- [Data section]:
+--

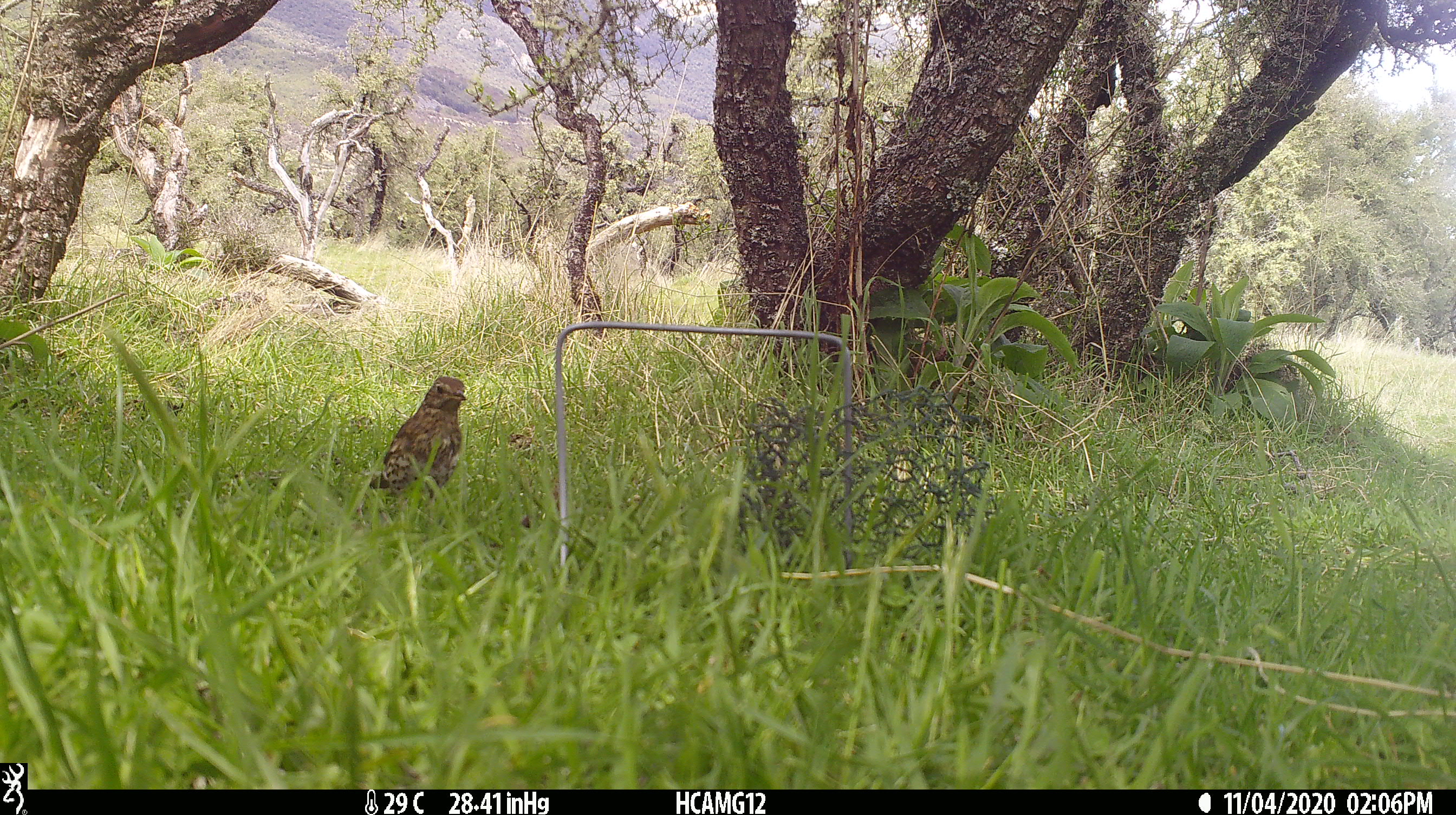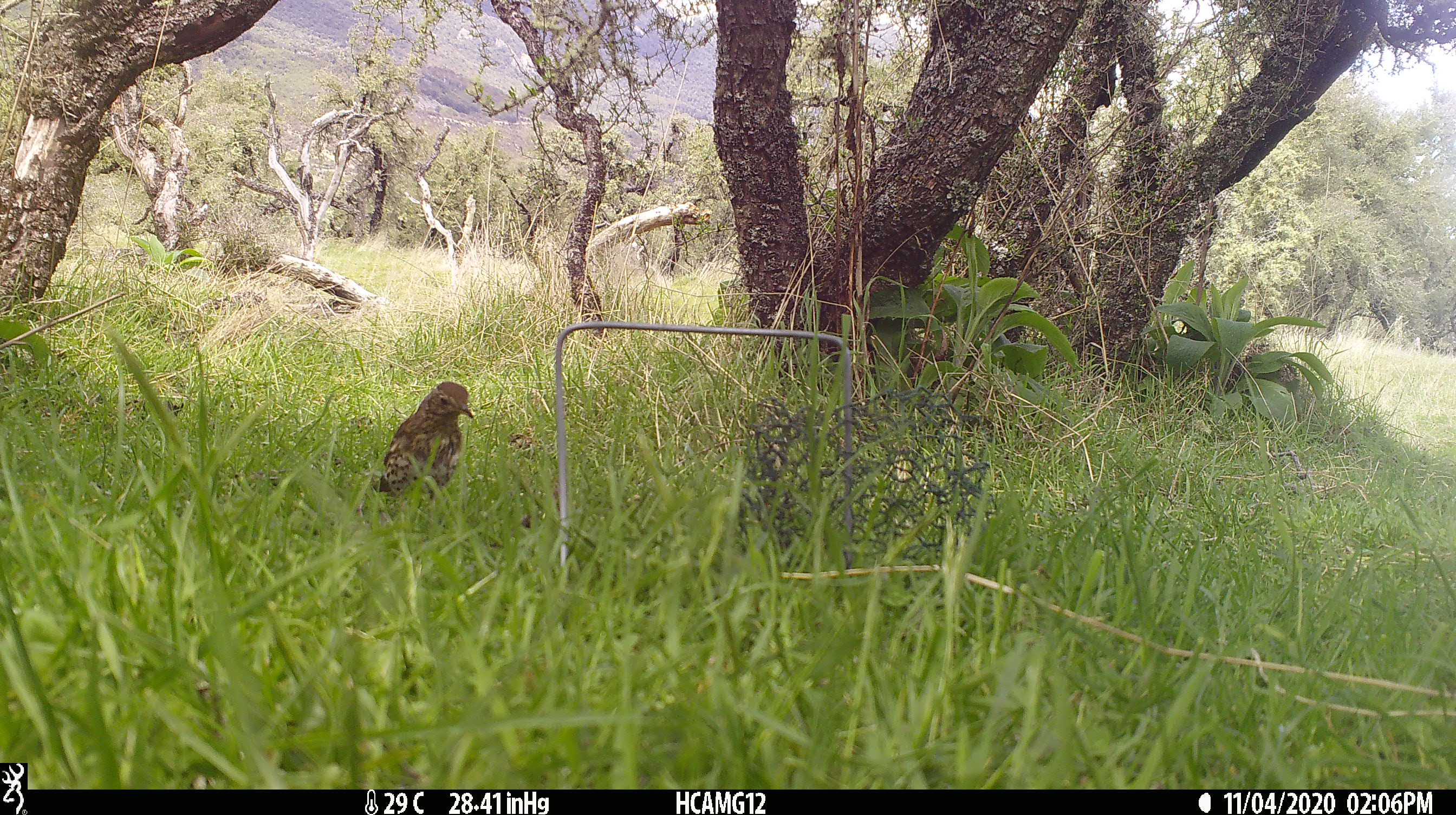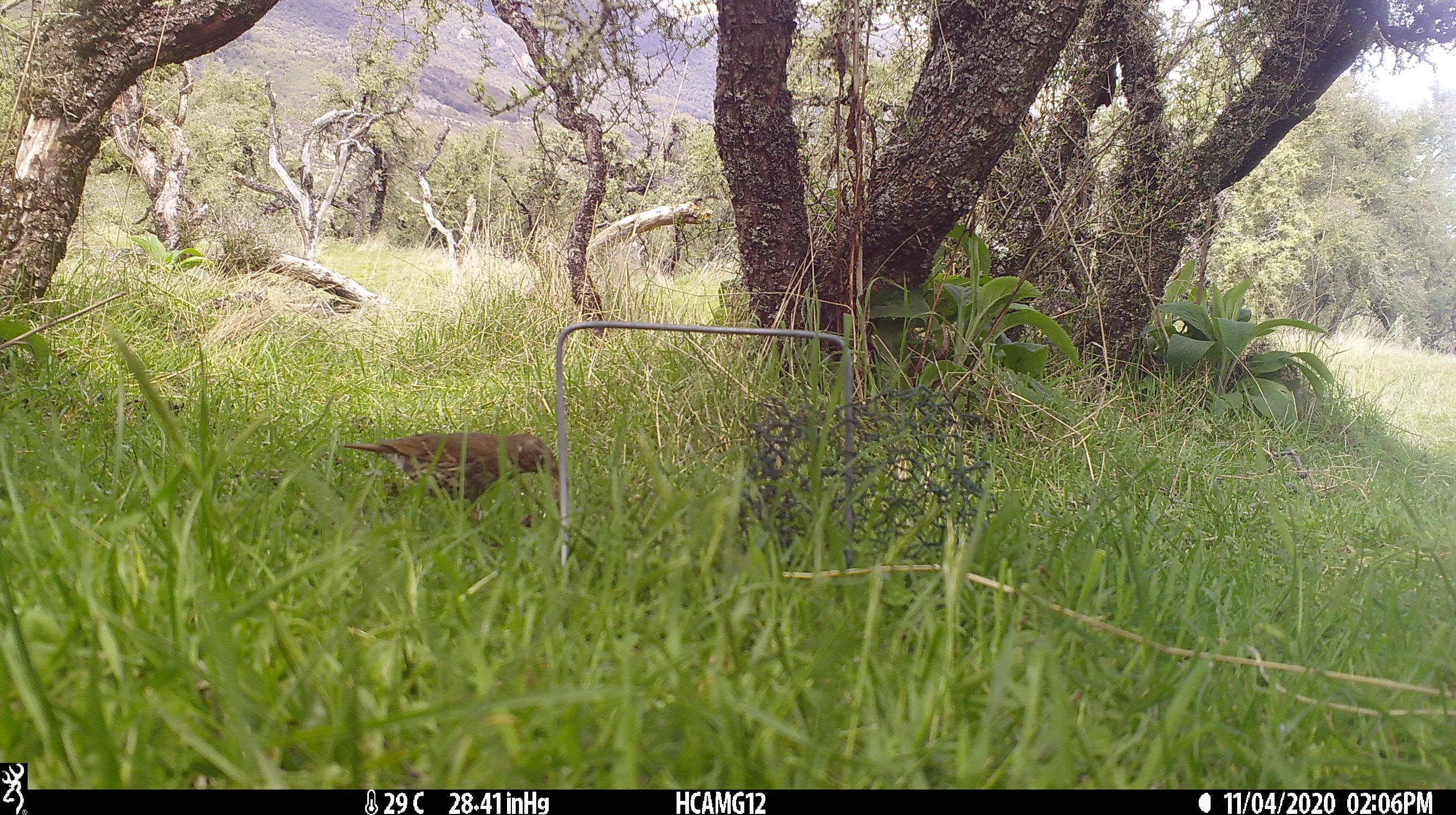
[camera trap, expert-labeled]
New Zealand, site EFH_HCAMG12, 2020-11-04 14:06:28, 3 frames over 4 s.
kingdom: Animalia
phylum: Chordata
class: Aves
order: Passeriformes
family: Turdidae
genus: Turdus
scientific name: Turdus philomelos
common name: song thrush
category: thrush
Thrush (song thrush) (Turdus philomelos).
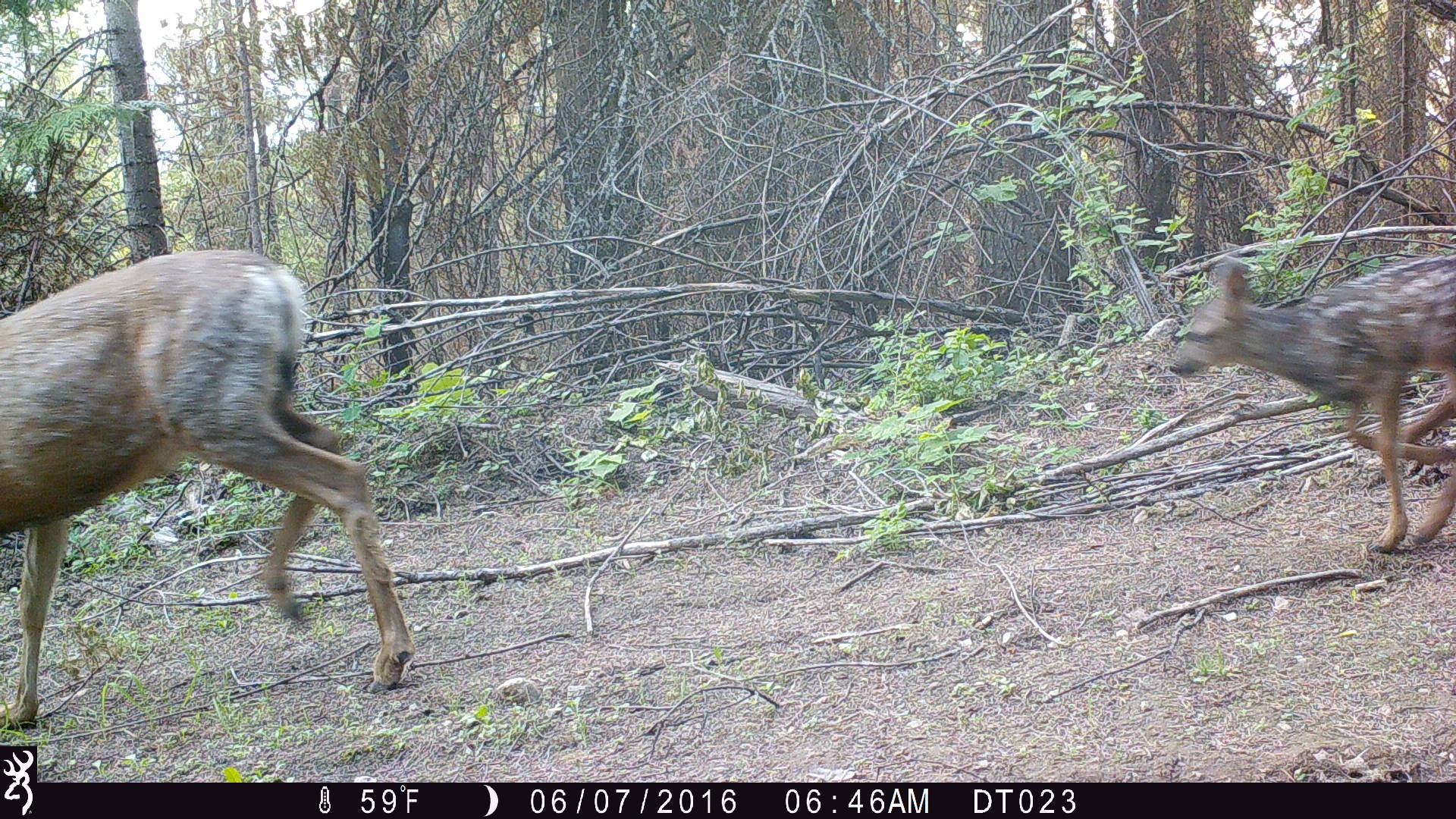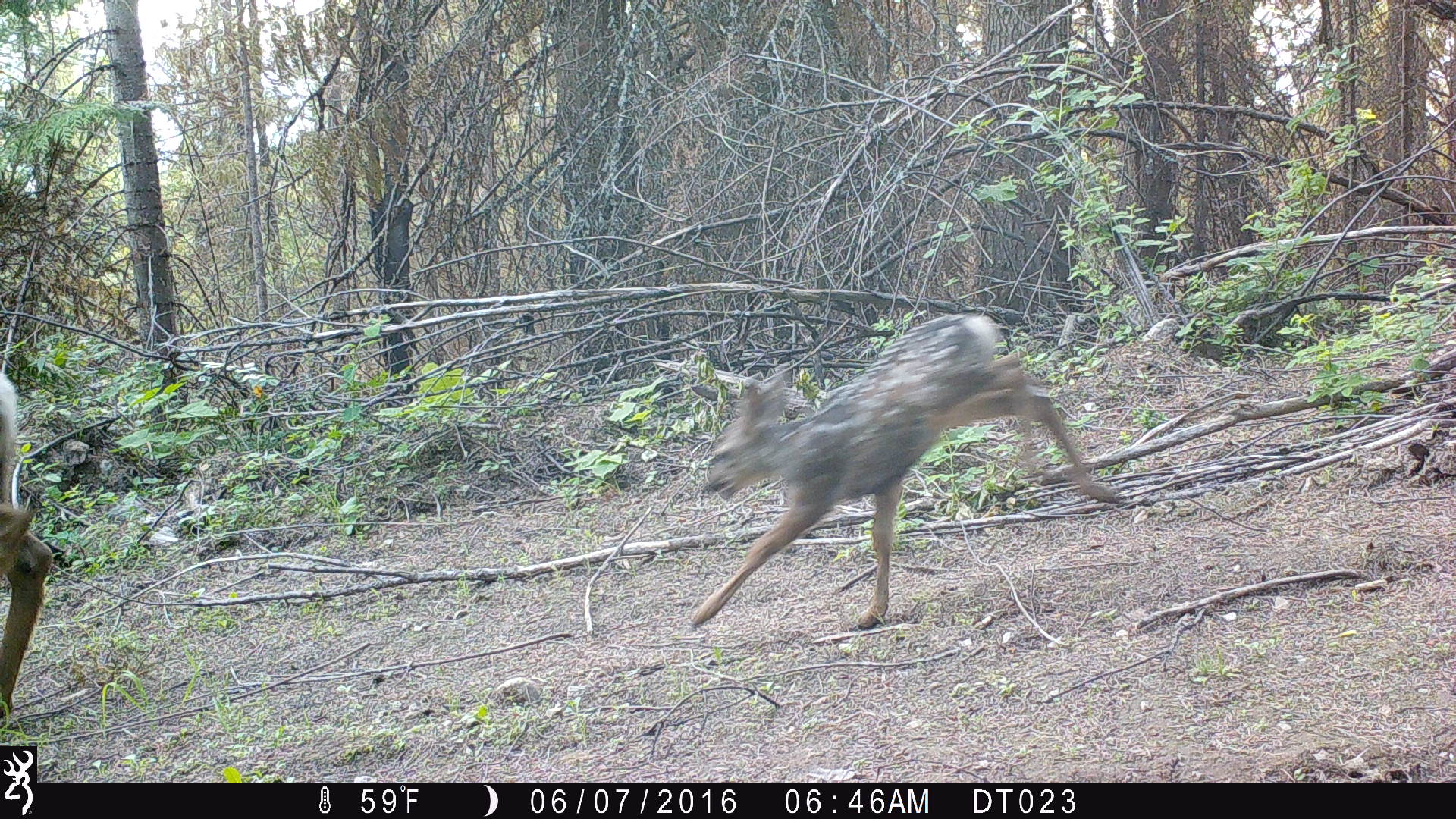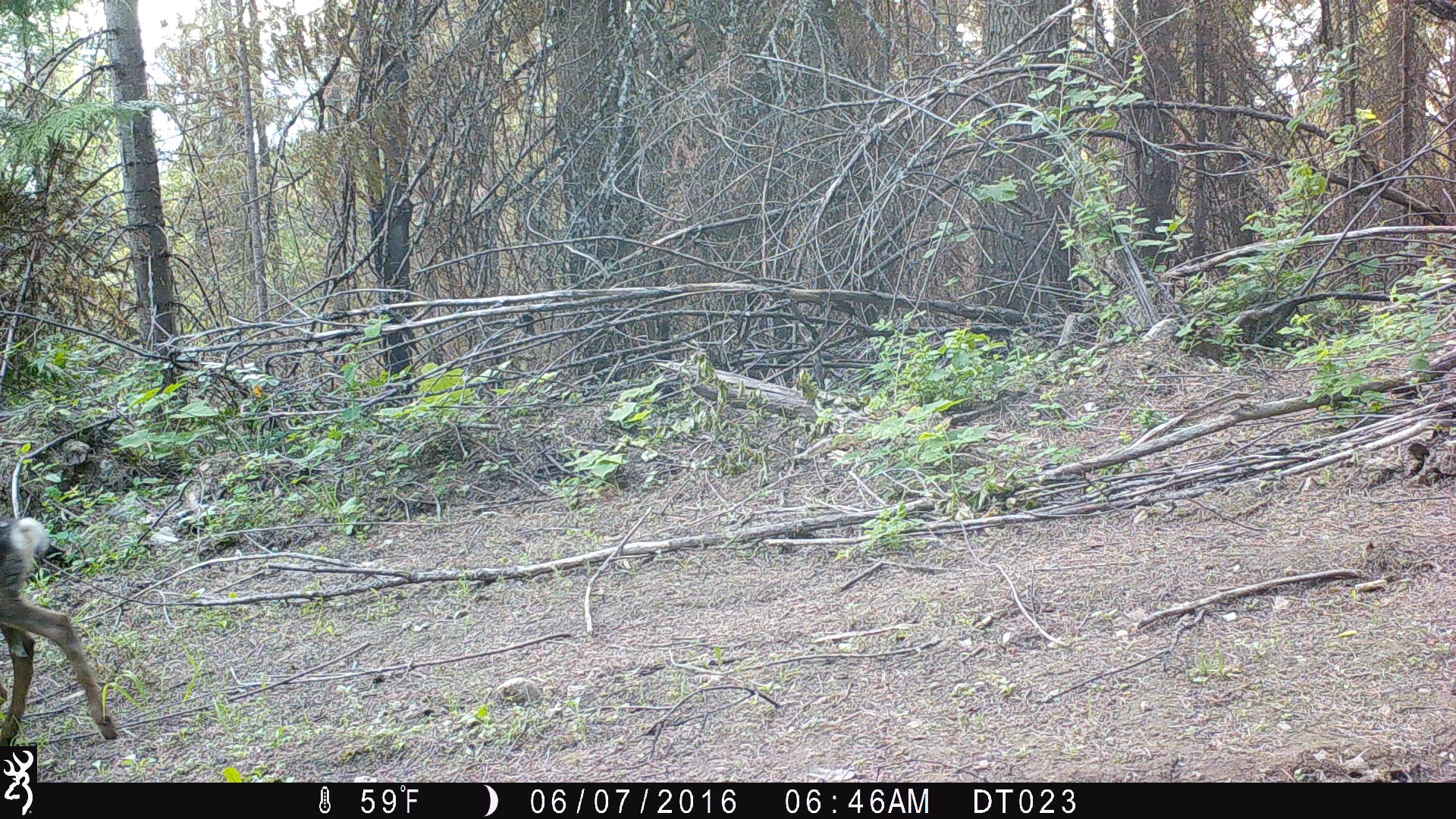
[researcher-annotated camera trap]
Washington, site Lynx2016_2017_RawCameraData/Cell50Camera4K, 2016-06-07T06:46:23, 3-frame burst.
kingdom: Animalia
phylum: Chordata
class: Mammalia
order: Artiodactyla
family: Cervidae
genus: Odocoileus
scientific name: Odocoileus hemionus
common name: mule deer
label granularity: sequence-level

+--

- [What the exercise asks]: The required result is an exact repetition of the lines from the one containing "[researcher-annotated camera trap]" through the last line of the data.

- [Reply]:
[researcher-annotated camera trap]
Washington, site Lynx2016_2017_RawCameraData/Cell50Camera4K, 2016-06-07T06:46:23, 3-frame burst.
kingdom: Animalia
phylum: Chordata
class: Mammalia
order: Artiodactyla
family: Cervidae
genus: Odocoileus
scientific name: Odocoileus hemionus
common name: mule deer
label granularity: sequence-level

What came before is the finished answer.